Le marché de la musique en France continue de croître et atteint un chiffre d'affaires de plus d'un milliard d'euros en 2024, selon le Syndicat national de l'édition phonographique (SNEP). Il n'empêche que l'utilisation de l'intelligence artificielle dans la création musicale fait débat. Les professionnels exigent le respect du droit d'auteur et une meilleure régulation.

Le ciel est plutôt dégagé pour le marché de la musique enregistrée en France qui continue de progresser. En 2024, il affiche une croissance de 7 % et atteint 1,03 milliard d'euros. Le streaming, avec 17,7 millions d'abonnés, constitue la principale source de revenus. Mais ça n'est pas parce que le secteur se porte bien qu'il faut se reposer sur ses lauriers. Car l'essor de l'IA guette et provoque pas mal de discussion au sein des créateurs.
La présidente de la Fédération internationale de l'industrie phonographique (IFPI), Victoria Oakley, met en garde contre l'utilisation non autorisée des œuvres pour entraîner les IA. Elle rappelle dans Le Monde la nécessité d'une autorisation préalable et d'une rémunération des artistes. Le SNEP partage ces inquiétudes. L'organisation alerte sur l'afflux de contenus synthétiques qui pourraient affecter la création musicale et les droits des artistes. Tous demandent une réglementation plus stricte pour encadrer ces pratiques.
L'industrie musicale défend le respect du droit d'auteur face à l'intelligence artificielle
Les professionnels du secteur musical considèrent que l'IA ne doit pas exploiter les œuvres existantes sans consentement. Selon Victoria Oakley, « La musique n’est pas antitech, c’est une innovation fantastique, nous allons pouvoir faire beaucoup de choses avec l’IA générative, mais il faut l’utiliser dans le respect du droit d’auteur ». Pour elle, les plateformes et entreprises qui entraînent des IA à partir de morceaux existants doivent obtenir l'accord des artistes et les rémunérer. L'objectif est d'éviter que des morceaux soient copiés ou réutilisés sans contrepartie. Elle estime impératif qu'ils aient une réponse claire sur ce point des entreprises qui utilisent de la musique d'autrui pour entraîner leur IA ou créer de la musique « oui ou non, et si oui, vous payez », martèle-t-elle.
Certains pays discutent de réglementations plus souples. Au Royaume-Uni, un projet proposait une exception au droit d'auteur pour entraîner des IA à des fins commerciales. Cette initiative a provoqué une mobilisation des artistes britanniques, comme Elton John et Dua Lipa. En France, les professionnels de l'industrie musicale estiment que les lois actuelles doivent être préservées et renforcées.
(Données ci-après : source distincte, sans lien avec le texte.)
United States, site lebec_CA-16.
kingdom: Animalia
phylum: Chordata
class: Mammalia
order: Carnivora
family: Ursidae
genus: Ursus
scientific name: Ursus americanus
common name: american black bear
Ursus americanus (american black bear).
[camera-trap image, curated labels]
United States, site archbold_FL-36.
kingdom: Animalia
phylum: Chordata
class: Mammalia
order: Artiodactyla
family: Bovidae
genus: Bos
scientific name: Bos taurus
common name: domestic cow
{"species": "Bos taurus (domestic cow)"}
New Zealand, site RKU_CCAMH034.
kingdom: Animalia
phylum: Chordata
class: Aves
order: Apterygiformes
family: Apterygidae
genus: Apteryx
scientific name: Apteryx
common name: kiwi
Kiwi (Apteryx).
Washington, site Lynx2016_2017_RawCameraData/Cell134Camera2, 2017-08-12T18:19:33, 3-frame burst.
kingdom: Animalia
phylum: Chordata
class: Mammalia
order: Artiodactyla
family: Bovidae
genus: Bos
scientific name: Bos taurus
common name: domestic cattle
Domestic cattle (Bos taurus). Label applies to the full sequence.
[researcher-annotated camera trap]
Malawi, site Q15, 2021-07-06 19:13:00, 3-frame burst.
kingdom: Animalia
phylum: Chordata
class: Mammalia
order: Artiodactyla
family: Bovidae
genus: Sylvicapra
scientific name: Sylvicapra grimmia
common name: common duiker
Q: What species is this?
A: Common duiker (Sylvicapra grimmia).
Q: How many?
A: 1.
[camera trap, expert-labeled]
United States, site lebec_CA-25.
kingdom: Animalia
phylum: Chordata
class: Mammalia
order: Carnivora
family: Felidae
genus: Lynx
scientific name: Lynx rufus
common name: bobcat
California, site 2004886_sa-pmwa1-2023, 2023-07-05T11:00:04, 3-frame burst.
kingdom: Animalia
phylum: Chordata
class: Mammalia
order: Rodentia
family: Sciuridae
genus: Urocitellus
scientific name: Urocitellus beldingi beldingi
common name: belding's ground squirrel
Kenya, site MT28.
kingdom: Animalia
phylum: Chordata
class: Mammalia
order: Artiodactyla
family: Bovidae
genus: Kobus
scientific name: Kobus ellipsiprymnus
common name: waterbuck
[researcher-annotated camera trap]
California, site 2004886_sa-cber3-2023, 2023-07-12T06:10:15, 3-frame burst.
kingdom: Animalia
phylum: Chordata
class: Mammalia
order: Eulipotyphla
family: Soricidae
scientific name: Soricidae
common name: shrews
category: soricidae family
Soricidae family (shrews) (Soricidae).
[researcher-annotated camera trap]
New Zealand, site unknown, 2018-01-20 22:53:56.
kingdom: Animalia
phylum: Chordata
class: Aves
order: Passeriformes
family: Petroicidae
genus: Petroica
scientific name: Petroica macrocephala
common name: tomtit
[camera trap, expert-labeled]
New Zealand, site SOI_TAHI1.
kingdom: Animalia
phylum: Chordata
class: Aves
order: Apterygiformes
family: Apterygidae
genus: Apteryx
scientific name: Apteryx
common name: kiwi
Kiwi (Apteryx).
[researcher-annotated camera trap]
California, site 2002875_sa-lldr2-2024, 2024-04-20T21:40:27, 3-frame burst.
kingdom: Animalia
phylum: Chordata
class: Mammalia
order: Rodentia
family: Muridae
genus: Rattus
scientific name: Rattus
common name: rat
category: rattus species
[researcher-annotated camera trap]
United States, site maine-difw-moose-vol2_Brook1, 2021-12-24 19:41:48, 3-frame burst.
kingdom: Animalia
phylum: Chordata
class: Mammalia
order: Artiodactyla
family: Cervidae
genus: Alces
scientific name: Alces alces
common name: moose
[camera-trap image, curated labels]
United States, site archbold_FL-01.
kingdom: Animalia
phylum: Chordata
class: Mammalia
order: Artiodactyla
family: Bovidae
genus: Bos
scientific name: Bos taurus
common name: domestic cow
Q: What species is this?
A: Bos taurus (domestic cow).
Alexandre Lasch, directeur général du SNEP, alerte sur la multiplication des contenus générés par IA. Selon lui, si l'IA produit en masse des morceaux inspirés d'œuvres existantes, les créations humaines risquent d'être évincées. Deezer, par exemple, reçoit chaque jour environ 10 % de contenus issus de l'intelligence artificielle. Ces morceaux ne sont pas éligibles aux droits d'auteur ni aux droits voisins. Certains redoutent que les plateformes musicales favorisent ces productions, qui coûtent moins cher et sont plus facilement reproductibles.
L'industrie musicale insiste sur la responsabilité des plateformes et des entreprises exploitant l'IA. Les artistes demandent un cadre juridique plus clair pour garantir une protection de leurs œuvres. L'objectif est d'éviter que l'intelligence artificielle ne s'approprie des morceaux sans accord préalable ni rémunération. Comme partout ailleurs, tout travail mérite salaire.

L'impact de l'intelligence artificielle sur la créativité et la place des artistes humains
C'est aussi les conséquences de l'utilisation des IA génératives dans la musique sur l'avenir de la création musicale qui inquiète. Pour Victoria Oakley, si les artistes ne conservent pas le contrôle de leurs œuvres, la créativité pourrait en souffrir. Elle prévient que « demander une autorisation une fois l'œuvre déjà exploitée ne suffit pas ». Elle estime qu'un système d'autorisation préalable permettrait d'éviter ces pratiques.
Le risque est aussi économique. La multiplication des contenus synthétiques pourrait compliquer la monétisation du travail des artistes. Les algorithmes pourraient également favoriser les morceaux créés par IA, moins coûteux pour les plateformes. Alexandre Lasch souligne que les productions humaines doivent être protégées contre cette concurrence.
L'engouement pour le streaming joue aussi un rôle. Avec plus de 17 millions d'abonnés en France, il influence la manière dont la musique est consommée. Certains artistes se retrouvent en difficulté face aux algorithmes de recommandation qui favorisent les morceaux les plus écoutés. L'absence de distinction entre les morceaux créés par IA et ceux des artistes humains pourrait transformer le marché.